- [Work request]: Both the line containing "resting: 17%" and the last line of the listing are included: write out exactly the lines from one to the other.

- [Material provided]:
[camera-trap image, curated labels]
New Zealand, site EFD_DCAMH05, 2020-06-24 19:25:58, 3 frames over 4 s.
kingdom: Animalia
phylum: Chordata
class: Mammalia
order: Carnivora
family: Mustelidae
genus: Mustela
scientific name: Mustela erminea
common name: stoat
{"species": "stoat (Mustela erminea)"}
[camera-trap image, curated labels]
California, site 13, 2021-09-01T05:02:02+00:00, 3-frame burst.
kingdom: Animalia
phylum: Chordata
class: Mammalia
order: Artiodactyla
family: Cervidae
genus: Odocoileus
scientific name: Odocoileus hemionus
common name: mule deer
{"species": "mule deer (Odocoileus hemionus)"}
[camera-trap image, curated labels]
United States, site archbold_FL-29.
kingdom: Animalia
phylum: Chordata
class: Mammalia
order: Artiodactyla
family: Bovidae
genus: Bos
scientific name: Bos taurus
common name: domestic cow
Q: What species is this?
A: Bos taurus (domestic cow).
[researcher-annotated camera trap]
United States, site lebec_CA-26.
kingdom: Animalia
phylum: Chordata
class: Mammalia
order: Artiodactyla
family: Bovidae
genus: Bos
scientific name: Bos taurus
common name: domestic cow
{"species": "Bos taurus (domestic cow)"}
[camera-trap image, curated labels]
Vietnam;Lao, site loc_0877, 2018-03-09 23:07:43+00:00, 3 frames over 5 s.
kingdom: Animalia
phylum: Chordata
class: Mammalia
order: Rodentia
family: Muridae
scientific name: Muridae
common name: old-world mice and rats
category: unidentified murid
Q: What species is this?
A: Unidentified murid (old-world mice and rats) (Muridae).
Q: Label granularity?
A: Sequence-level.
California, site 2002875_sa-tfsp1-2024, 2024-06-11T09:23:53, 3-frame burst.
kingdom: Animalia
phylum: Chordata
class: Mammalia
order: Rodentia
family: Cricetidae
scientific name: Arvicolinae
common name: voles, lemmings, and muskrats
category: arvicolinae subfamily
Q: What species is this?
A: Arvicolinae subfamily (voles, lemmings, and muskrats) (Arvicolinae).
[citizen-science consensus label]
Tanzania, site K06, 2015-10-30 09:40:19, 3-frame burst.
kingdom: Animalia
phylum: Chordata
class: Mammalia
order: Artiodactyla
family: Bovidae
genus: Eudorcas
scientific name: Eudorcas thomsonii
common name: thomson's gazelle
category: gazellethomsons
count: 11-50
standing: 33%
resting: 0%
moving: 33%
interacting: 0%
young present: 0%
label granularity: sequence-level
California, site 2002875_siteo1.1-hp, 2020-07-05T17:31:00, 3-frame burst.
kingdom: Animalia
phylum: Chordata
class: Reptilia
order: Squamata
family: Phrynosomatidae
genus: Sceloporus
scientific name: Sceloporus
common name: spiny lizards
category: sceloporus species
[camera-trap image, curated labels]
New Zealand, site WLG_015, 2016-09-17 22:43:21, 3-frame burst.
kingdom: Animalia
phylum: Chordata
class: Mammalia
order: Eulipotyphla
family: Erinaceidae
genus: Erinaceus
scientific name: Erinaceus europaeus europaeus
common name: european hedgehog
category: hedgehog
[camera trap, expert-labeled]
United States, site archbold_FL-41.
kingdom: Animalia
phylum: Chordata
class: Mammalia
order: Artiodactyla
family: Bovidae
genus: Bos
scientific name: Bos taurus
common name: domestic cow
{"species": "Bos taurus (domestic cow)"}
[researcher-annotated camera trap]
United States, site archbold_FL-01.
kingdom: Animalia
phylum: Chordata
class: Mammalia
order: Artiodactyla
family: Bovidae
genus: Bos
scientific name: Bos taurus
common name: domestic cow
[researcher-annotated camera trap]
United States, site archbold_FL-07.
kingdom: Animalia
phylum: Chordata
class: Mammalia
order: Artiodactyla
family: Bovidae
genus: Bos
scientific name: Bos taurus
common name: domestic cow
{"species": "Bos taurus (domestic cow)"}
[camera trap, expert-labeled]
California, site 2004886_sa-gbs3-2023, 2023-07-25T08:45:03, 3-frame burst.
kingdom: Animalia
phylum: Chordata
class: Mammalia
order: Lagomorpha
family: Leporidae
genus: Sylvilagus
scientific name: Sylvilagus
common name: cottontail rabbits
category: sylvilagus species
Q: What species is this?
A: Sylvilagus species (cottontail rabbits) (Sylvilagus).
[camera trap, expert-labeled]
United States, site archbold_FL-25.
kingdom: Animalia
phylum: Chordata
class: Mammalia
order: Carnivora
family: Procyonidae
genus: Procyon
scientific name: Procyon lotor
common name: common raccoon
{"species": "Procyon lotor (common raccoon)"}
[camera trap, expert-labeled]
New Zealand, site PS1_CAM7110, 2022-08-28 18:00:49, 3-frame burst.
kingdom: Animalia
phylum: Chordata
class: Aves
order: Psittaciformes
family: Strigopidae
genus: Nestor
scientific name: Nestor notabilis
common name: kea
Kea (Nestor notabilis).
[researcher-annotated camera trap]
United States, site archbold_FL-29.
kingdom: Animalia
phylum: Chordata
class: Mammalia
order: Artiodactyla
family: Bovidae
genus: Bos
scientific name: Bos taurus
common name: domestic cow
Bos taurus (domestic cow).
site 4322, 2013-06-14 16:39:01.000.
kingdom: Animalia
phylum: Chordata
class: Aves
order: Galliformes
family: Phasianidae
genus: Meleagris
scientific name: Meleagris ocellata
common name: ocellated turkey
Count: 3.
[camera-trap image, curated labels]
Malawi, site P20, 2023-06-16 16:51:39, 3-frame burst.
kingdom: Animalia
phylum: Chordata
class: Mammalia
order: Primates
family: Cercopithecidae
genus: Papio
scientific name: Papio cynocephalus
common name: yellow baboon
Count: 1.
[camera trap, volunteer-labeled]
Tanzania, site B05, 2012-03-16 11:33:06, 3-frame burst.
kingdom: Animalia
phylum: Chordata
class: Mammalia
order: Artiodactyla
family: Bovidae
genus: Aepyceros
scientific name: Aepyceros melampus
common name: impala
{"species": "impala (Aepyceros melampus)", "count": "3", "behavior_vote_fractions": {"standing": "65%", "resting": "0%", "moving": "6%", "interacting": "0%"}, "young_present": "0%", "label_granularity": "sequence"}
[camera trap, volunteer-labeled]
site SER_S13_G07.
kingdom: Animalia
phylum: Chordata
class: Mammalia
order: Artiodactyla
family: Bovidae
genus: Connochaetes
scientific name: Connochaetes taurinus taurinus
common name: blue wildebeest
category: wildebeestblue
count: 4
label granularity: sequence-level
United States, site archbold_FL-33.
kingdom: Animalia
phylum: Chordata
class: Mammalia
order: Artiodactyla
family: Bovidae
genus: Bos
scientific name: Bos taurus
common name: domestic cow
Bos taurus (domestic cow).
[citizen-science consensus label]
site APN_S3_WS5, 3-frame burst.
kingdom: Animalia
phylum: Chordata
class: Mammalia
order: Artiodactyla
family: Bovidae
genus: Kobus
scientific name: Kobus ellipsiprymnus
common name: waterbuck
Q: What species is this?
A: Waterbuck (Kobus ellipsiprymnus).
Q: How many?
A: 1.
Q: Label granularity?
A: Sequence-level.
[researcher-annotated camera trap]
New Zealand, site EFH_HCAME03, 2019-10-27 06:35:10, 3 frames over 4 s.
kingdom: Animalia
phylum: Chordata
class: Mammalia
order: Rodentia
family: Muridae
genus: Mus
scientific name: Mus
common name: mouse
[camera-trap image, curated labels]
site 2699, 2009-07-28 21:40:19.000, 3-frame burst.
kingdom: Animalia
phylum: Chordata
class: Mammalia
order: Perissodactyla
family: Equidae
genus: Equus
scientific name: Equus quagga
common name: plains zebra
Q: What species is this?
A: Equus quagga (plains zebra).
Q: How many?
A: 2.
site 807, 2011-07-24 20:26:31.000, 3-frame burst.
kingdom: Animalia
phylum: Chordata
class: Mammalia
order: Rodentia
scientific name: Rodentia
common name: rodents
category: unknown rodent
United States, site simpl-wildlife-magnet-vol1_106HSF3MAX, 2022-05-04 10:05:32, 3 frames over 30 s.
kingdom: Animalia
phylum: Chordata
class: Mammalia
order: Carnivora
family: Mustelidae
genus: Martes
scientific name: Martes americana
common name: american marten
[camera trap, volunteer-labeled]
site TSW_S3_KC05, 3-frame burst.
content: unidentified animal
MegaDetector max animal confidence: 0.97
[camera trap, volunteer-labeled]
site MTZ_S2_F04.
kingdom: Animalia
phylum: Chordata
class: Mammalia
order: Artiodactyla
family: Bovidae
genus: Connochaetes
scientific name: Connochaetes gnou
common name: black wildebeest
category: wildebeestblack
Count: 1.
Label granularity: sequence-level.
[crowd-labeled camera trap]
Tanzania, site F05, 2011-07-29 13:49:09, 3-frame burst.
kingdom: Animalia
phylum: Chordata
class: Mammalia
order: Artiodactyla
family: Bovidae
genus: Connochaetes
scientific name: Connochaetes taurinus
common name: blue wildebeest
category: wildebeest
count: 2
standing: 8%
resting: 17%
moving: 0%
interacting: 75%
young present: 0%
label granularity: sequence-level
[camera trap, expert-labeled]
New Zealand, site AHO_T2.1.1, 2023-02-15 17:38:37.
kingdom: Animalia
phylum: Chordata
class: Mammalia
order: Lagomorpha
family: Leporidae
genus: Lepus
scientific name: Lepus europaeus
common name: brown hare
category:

- [Written solution]:
resting: 17%
moving: 0%
interacting: 75%
young present: 0%
label granularity: sequence-level
[camera trap, expert-labeled]
New Zealand, site AHO_T2.1.1, 2023-02-15 17:38:37.
kingdom: Animalia
phylum: Chordata
class: Mammalia
order: Lagomorpha
family: Leporidae
genus: Lepus
scientific name: Lepus europaeus
common name: brown hare
category:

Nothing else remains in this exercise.